We passed from the department of the Sarthe into that
of Loir-et-Cher, going on until we reached a little place called
Ville-aux-Cleros, where we spent the night under uncomfortable conditions,
for it snowed. Early the following day we set out again, and, leaving
Vendome a couple of miles or so away on our right, we passed Freteval and
camped on the outskirts of the forest of Marchenoir.
The night proved bitterly cold, the temperature being some fourteen
degrees (centigrade) below freezing-point. I slept huddled up in a van,
but the men generally were under canvas, and there was very little straw
for them to lie upon, in such wise that in the morning some of them
actually found their garments frost-bound to the ground!

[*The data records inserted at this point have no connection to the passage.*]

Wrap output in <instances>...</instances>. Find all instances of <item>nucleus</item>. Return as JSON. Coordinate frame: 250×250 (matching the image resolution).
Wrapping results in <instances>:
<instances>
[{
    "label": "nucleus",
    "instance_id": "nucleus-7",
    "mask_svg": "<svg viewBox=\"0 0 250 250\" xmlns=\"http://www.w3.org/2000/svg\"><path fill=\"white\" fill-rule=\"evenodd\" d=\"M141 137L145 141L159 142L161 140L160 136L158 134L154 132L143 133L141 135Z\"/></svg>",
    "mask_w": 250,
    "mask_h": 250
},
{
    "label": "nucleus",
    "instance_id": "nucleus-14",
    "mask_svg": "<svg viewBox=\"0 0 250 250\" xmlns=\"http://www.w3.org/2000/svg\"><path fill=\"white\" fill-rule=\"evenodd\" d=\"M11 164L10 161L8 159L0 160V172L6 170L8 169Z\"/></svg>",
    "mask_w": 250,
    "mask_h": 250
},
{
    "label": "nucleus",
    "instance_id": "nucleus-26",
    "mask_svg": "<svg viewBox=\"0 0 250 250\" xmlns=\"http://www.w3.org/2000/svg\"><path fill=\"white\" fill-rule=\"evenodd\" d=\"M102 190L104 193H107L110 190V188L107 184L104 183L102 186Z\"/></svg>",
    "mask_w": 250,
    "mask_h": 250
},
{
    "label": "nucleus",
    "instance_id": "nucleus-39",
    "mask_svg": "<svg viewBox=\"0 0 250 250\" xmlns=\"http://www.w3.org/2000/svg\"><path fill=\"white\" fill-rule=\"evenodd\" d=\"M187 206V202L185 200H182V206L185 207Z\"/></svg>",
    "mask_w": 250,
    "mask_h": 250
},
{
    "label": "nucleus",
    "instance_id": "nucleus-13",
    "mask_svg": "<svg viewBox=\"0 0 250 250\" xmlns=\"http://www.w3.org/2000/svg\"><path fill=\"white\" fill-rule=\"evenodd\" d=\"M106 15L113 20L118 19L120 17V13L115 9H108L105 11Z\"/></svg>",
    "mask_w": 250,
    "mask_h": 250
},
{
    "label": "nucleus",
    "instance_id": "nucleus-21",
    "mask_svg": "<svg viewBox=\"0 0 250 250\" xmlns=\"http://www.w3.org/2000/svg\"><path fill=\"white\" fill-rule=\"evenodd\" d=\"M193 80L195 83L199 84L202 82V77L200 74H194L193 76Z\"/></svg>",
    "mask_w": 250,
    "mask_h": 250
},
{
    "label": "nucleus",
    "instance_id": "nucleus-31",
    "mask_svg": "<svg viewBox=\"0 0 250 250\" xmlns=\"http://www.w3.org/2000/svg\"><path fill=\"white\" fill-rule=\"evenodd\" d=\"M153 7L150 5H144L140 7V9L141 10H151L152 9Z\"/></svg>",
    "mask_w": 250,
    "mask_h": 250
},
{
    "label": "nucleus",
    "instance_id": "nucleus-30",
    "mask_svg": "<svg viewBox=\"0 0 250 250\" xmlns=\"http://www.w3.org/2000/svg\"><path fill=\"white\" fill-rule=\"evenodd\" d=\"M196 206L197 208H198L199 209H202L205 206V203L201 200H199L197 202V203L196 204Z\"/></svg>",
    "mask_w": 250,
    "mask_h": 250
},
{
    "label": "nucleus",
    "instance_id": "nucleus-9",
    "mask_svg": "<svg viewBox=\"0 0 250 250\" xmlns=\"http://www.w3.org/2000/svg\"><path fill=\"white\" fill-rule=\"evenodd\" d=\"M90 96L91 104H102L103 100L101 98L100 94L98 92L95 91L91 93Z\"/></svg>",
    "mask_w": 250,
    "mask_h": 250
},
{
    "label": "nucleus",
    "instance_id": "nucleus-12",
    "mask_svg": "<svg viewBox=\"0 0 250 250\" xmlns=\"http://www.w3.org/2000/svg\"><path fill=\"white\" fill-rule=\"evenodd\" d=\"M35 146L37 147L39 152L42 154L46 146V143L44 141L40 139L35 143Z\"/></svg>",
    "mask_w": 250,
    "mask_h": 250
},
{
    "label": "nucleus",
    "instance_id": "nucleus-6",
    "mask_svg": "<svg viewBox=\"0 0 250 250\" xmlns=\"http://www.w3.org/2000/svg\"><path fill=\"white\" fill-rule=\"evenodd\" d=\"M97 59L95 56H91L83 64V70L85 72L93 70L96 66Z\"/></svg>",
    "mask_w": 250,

Throughout the
night of the 10th we heard guns booming in the distance. On the 11th, the
12th, and the 13th December we were continually marching, always going in
the direction of the guns. We went from Ecoman to Moree, to Saint
Hilaire-la-Gravelle, and thence to the Chateau de Rougemont near
Freteval, a spot famous as the scene of a victory gained by our Richard
Coeur-de-Lion over Philip Augustus. The more or less distant artillery
fire was incessant both by day and by night; but we were only supporting
other divisions of the corps, and did not find ourselves actually engaged.